The defendants argue that probable cause does not exist with respect to Wiretap No. 2 for a variety of reasons. (Dkt. 251, at 7-14). They stress that the specific portion of the affidavit relating "to Antoine Beasley and his use of the Target Telephone #2 ... make upa mere 10 pages of the application." (Id. at 7). Otherwise, the defendants dispute the inferences to be drawn for portions of the affidavit. They contend that one of the telephone numbers (206-313-8054) identified in the affidavit as contacting Beasley's telephone is actually, according to a T-Mobile response to a defendant's subpoena, a MSRN routing number rather than a T-Mobile subscriber. (Id. at 10). Thus, according to defendants "[i]t appears to be nothing more than an unfortunate coincident [sic] that the number appeared in the Tennessee wiretap and the pen registers of Antoine Beasley." (Id.)

The court finds that the arguments advanced by the defendants fail to obscure the probable cause amply demonstrated in the affidavit's lengthy factual recitation. Regardless of the specific source behind the 206-313-8054 Tennessee routing number, the fact remains that the affidavit establishes strong support for inferring the existence of probable cause. Moreover, the defendants have done nothing to show that, at the time of the affidavit, investigating officers had any knowledge or reason to suspect that the Tennessee number was a routing source rather than one specific subscriber number.
----------
Instruction 1. List every parenthetical record citation in the passage on Wiretap No. 2.
----------
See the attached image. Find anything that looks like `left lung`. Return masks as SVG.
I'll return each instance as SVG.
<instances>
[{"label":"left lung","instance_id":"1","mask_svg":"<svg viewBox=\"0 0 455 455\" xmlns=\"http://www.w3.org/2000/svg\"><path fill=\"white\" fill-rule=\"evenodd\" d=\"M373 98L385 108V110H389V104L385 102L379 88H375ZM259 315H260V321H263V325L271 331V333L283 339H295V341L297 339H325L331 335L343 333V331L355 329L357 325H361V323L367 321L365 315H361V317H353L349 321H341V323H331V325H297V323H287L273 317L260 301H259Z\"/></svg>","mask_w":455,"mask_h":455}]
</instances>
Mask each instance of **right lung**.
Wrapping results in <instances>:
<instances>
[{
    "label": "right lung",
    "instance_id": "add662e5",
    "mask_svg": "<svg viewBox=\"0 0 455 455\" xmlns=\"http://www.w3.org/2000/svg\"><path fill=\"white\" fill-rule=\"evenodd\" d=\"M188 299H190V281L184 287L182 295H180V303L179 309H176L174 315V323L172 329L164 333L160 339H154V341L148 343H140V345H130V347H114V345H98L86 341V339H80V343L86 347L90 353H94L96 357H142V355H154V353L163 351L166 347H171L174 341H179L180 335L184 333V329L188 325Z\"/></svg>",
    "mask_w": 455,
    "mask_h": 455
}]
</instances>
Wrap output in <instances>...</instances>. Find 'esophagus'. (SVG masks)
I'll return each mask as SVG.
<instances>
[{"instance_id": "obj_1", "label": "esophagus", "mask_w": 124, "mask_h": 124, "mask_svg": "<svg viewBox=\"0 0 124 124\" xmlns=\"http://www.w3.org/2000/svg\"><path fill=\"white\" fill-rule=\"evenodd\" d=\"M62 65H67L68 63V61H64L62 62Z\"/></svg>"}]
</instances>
----------
Instruction 2. Write out the full listing again, replacing each "I'll return" with "I will return" and leaving all else as it is.

Full output 1.
(Dkt. 251, at 7-14)
(Id. at 7)
(Id. at 10)
(Id.)

Full output 2.
See the attached image. Find anything that looks like `left lung`. Return masks as SVG.
I will return each instance as SVG.
<instances>
[{"label":"left lung","instance_id":"1","mask_svg":"<svg viewBox=\"0 0 455 455\" xmlns=\"http://www.w3.org/2000/svg\"><path fill=\"white\" fill-rule=\"evenodd\" d=\"M373 98L385 108V110H389V104L385 102L379 88H375ZM259 315H260V321H263V325L271 331V333L283 339H295V341L297 339H325L331 335L343 333V331L355 329L357 325H361V323L367 321L365 315H361V317H353L349 321H341V323H331V325H297V323H287L273 317L260 301H259Z\"/></svg>","mask_w":455,"mask_h":455}]
</instances>
Mask each instance of **right lung**.
Wrapping results in <instances>:
<instances>
[{
    "label": "right lung",
    "instance_id": "add662e5",
    "mask_svg": "<svg viewBox=\"0 0 455 455\" xmlns=\"http://www.w3.org/2000/svg\"><path fill=\"white\" fill-rule=\"evenodd\" d=\"M188 299H190V281L184 287L182 295H180V303L179 309H176L174 315V323L172 329L164 333L160 339H154V341L148 343H140V345H130V347H114V345H98L86 341V339H80V343L86 347L90 353H94L96 357H142V355H154V353L163 351L166 347H171L174 341H179L180 335L184 333V329L188 325Z\"/></svg>",
    "mask_w": 455,
    "mask_h": 455
}]
</instances>
Wrap output in <instances>...</instances>. Find 'esophagus'. (SVG masks)
I will return each mask as SVG.
<instances>
[{"instance_id": "obj_1", "label": "esophagus", "mask_w": 124, "mask_h": 124, "mask_svg": "<svg viewBox=\"0 0 124 124\" xmlns=\"http://www.w3.org/2000/svg\"><path fill=\"white\" fill-rule=\"evenodd\" d=\"M62 65H67L68 63V61H64L62 62Z\"/></svg>"}]
</instances>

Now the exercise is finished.